Captioned web images

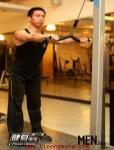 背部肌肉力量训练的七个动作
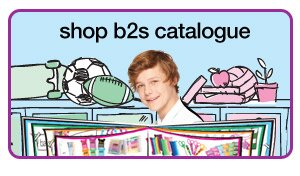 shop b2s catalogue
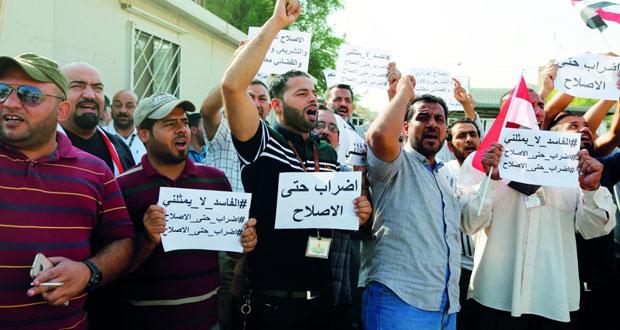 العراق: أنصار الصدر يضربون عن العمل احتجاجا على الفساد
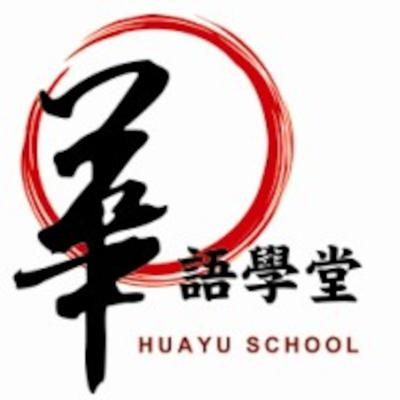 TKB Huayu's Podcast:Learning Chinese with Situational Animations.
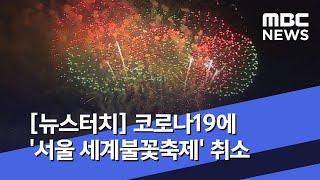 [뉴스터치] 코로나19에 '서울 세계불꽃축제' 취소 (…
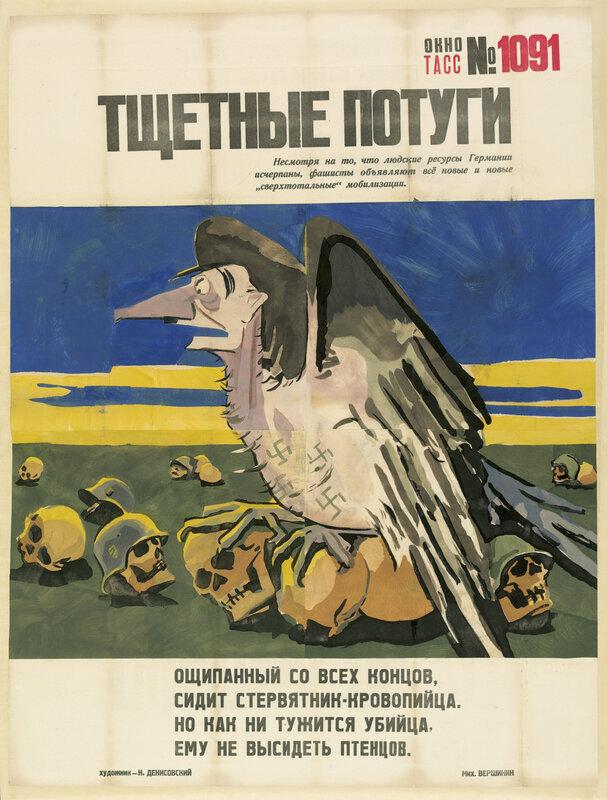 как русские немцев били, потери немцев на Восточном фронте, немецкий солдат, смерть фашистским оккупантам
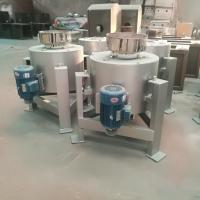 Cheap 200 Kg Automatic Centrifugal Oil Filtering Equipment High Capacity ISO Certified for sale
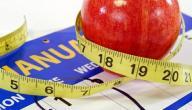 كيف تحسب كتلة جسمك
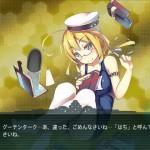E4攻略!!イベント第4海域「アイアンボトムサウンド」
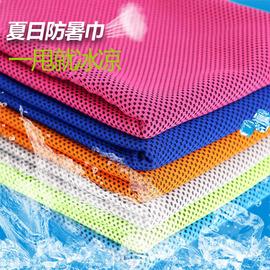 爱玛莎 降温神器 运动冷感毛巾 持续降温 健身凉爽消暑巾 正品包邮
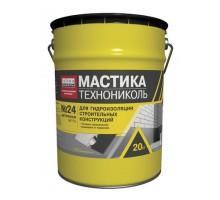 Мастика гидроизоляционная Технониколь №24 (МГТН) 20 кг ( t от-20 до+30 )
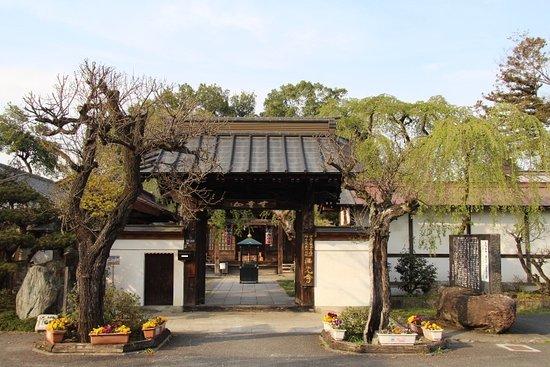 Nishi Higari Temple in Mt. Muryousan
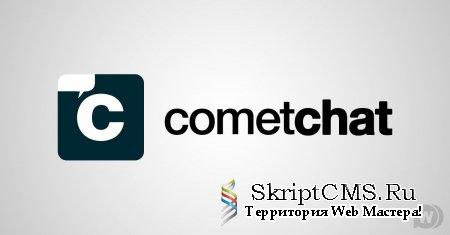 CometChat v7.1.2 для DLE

WHAT YOU NEED TO DO
Leave the pictures behind and transcribe every record above exactly.

TASK RESPONSE
 背部肌肉力量训练的七个动作
 shop b2s catalogue
 العراق: أنصار الصدر يضربون عن العمل احتجاجا على الفساد
 TKB Huayu's Podcast:Learning Chinese with Situational Animations.
 [뉴스터치] 코로나19에 '서울 세계불꽃축제' 취소 (…
 как русские немцев били, потери немцев на Восточном фронте, немецкий солдат, смерть фашистским оккупантам
 Cheap 200 Kg Automatic Centrifugal Oil Filtering Equipment High Capacity ISO Certified for sale
 كيف تحسب كتلة جسمك
E4攻略!!イベント第4海域「アイアンボトムサウンド」
 爱玛莎 降温神器 运动冷感毛巾 持续降温 健身凉爽消暑巾 正品包邮
 Мастика гидроизоляционная Технониколь №24 (МГТН) 20 кг ( t от-20 до+30 )
 Nishi Higari Temple in Mt. Muryousan
 CometChat v7.1.2 для DLE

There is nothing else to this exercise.